Trust Talent Over Situation

  • Last week, I wrote about how I factor the offensive scheme and surrounding talent affect how I value quarterbacks. I don't do the same at the running back position. I was not afraid to draft Najee Harris because Pittsburg's offensive line played so poorly last year. I was happy to draft Christian McCaffrey even though Cam Newton vultures touchdowns and had not been effective throwing passes to running backs in his career. I traded to get Miles Sanders in one more league this offseason, even though Philadelphia has a new coaching staff and a new running quarterback. I have Damian Harris and Raheem Mostert in several leagues, even though New England and San Francisco coaches rotate running backs more than most. I believe talented running backs can thrive in any system and situation, so it does not matter too much to me what team they play for.

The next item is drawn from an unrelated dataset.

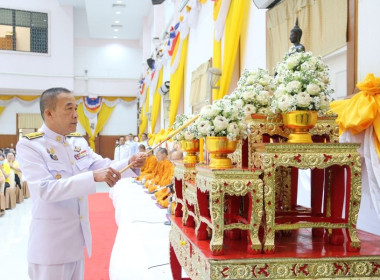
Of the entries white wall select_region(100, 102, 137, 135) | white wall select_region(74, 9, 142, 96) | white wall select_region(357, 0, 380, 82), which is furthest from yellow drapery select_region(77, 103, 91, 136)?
white wall select_region(357, 0, 380, 82)

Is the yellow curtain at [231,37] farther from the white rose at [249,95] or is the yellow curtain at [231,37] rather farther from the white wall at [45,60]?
the white wall at [45,60]

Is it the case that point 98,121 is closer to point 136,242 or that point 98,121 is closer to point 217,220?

Won't Diversify My Portfolio

  • I'm in eight dynasty leagues, and I have many the same running backs rostered in each league. I believe in the players I drafted or acquired in trades, so I am not afraid to live or die with them in every league. I have Miles Sanders in four leagues, Alvin Kamara in three leagues, and Christian McCaffrey and Nick Chubb in two leagues. I have two of my favorite handcuffs, Latavius Murray and Salvon Ahmed, in five and four leagues, respectively. I don't believe in diversifying my portfolio. If I like a player, I will draft him or trade for him no matter the number of leagues I already have him on my roster. 

Running Backs On My Rosters

  • Dynasty Diagnostic Champions League (12-team, Half PPR): Christian McCaffrey, Mike Davis, Nyheim Hines, Phillip Lindsay, Marlon Mack, James White, Salvon Ahmed, Matt Breida, Frank Gore, and Eno Benjamin.
  • All-Flex League (14-team, Half PPR): Alvin Kamara, Raheem Mostert, Melvin Gordon, Latavius Murray, Jeff Wilson, Javian Hawkins, Kylin Hill, Adrian Peterson, Jordan Howard, and Brian Hill.
  • FFPC (12-team, PPR): Miles Sanders, Gus Edwards, Latavius Murray, Darrell Henderson, Kerryon Johnson, Boston Scott, and Joshua Kelley.
  • Reality Sports Online (12-team, PPR): Alvin Kamara, Austin Ekeler, Najee Harris, Latavius Murray, and Gerrid Doaks.
  • Diehards (12-team, Half PPR): Alvin Kamara, Nick Chubb, Latavius Murray, Salvon Ahmed, Kerryon Johnson, Darrynton Evans, Gerrid Doaks, Mike Boone, and Qadree Ollison.
  • Freeks (10-team, Half PPR): Christian McCaffrey, Miles Sanders, Mike Davis, Melvin Gordon, Damien Harris, Salvon Ahmed, Kerryon Johnson, Devontae Booker, Mike Boone, and Qadree Ollison.
  • Good Times (10-team, Half PPR): Jonathan Taylor, Saquon Barkley, Miles Sanders, Damien Harris, Latavius Murray, Devin Singletary, Salvon Ahmed, Benny Snell, Joshua Kelley, Darrynton Evans, and Qadree Ollison.
  • Keeper (10-team, Half PPR): Nick Chubb, Miles Sanders, Kareem Hunt, Nyheim Hines, Chase Edmonds, Phillip Lindsay, Tarik Cohen, Samaje Perine, Javian Hawkins, Eno Benjamin, and Mike Boone.